ISP Relationships

Delivra has a new whitepaper written by Ken Magill talking about the value (or lack thereof) of relationships with ISPs. In Ken’s understated way, he calls baloney on ESPs that claim they have great delivery because they have good relationships with ISPs.
He’s right.
I get a lot of calls from potential clients and some calls from current clients asking me if I can contact an ISP on their behalf and “tell the ISP we’re really not a spammer”. My normal answer is that I can, but that there isn’t a place in the spam filtering process for “sender has hired Laura and she says they’re not a spammer.” I mean, it would be totally awesome if that was the case. But it’s not. It’s even the case where I’m close friends with folks inside the ISPs.
I’m pretty sure I’ve told the story before about being at a party with one of the Hotmail ISP folks. There was a sender that had hired me to deal with some Hotmail issues and I’d been working with Barry H. (name changed, and he’s not at Hotmail any more) to resolve it. During the course of the party, we started talking shop. Barry told me that he was sure that my client was sending opt-in mail, but that his users were not reacting well for it. He also told me there was no way he could override the filters because there wasn’t really a place for him to interfere in the filtering.
Even when folks inside the ISPs were willing and able to help me, they usually wouldn’t do so just because I asked. They might look at a sender on my request, but they wouldn’t adjust filters unless the sender met their standards.

• **What to do**:
**1)** From the text on ISP relationships, extract the stretch from "Delivra has a" through "He’s right.".
**2)** In the text on ISP relationships, what reason did Barry give for being unable to override the filters?

• **Source material**:
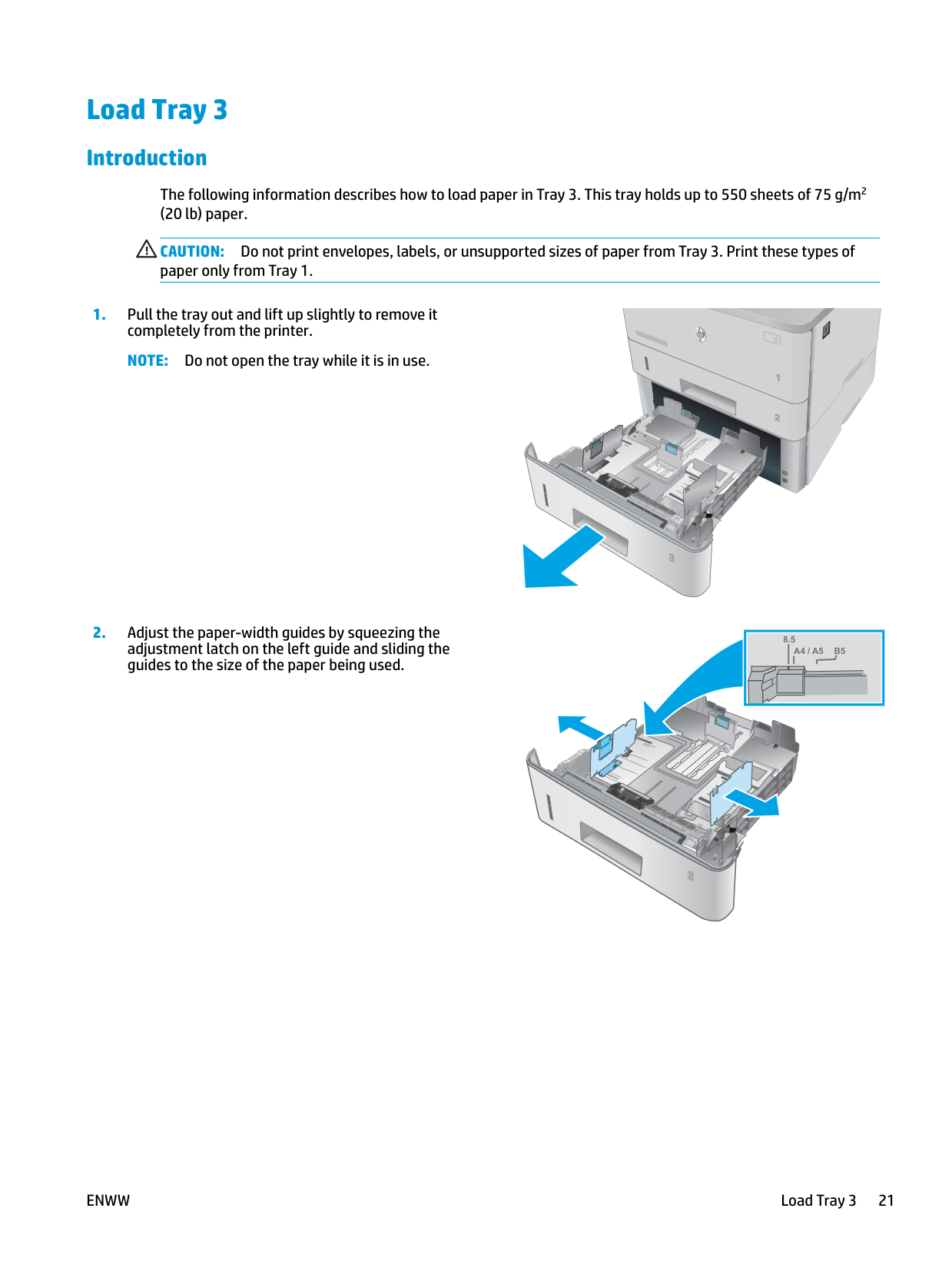 Load Tray 3

Introduction

The following information describes how to load paper in Tray 3. This tray holds up to 550 sheets of 75 g/m$^2$ (20 lb) paper.

CAUTION: Do not print envelopes, labels, or unsupported sizes of paper from Tray 3. Print these types of paper only from Tray 1.

1. Pull the tray out and lift up slightly to remove it completely from the printer.

NOTE: Do not open the tray while it is in use.

1
2
3

2. Adjust the paper-width guides by squeezing the adjustment latch on the left guide and sliding the guides to the size of the paper being used.

8.5
A4 / A5
B5
3

ENWW

Load Tray 3 21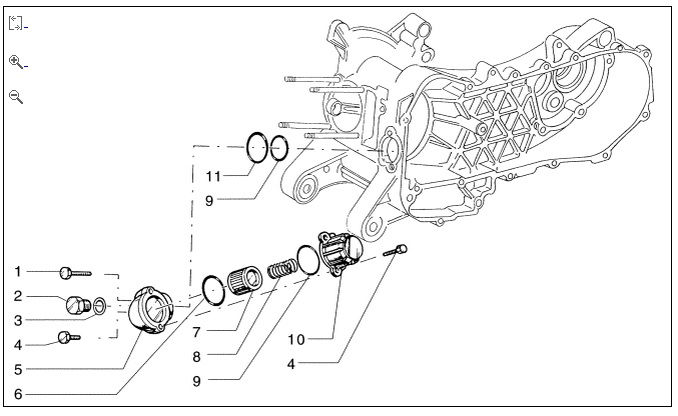 11
9
1
2
3
4
5
6
7
8
9
10
4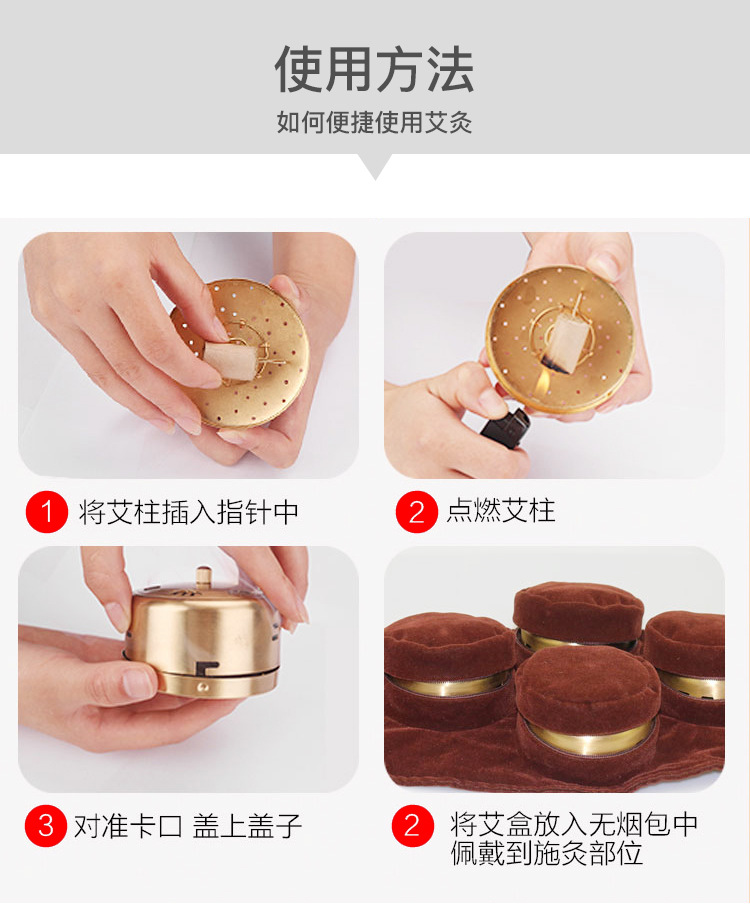 使用方法
如何便捷使用艾灸

1 将艾柱插入指针中

2 点燃艾柱

3 对准卡口 盖上盖子

2 将艾盒放入无烟包中
佩戴到施灸部位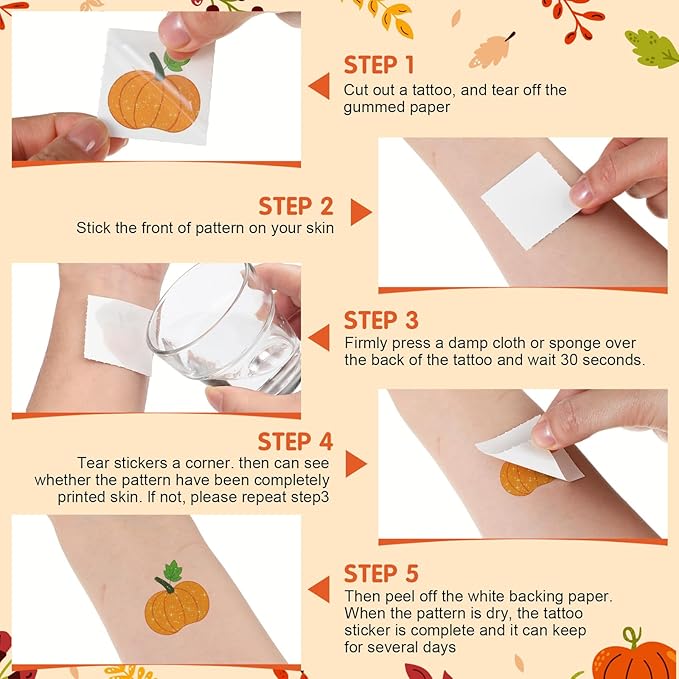 STEP 1
Cut out a tattoo, and tear off the gummed paper

STEP 2
Stick the front of pattern on your skin

STEP 3
Firmly press a damp cloth or sponge over the back of the tattoo and wait 30 seconds.

STEP 4
Tear stickers a corner. then can see whether the pattern have been completely printed skin. If not, please repeat step3

STEP 5
Then peel off the white backing paper. When the pattern is dry, the tattoo sticker is complete and it can keep for several days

• **Activity answers**:
**1)**
Delivra has a new whitepaper written by Ken Magill talking about the value (or lack thereof) of relationships with ISPs. In Ken’s understated way, he calls baloney on ESPs that claim they have great delivery because they have good relationships with ISPs.
He’s right.

**2)** There wasn't really a place for him to interfere in the filtering.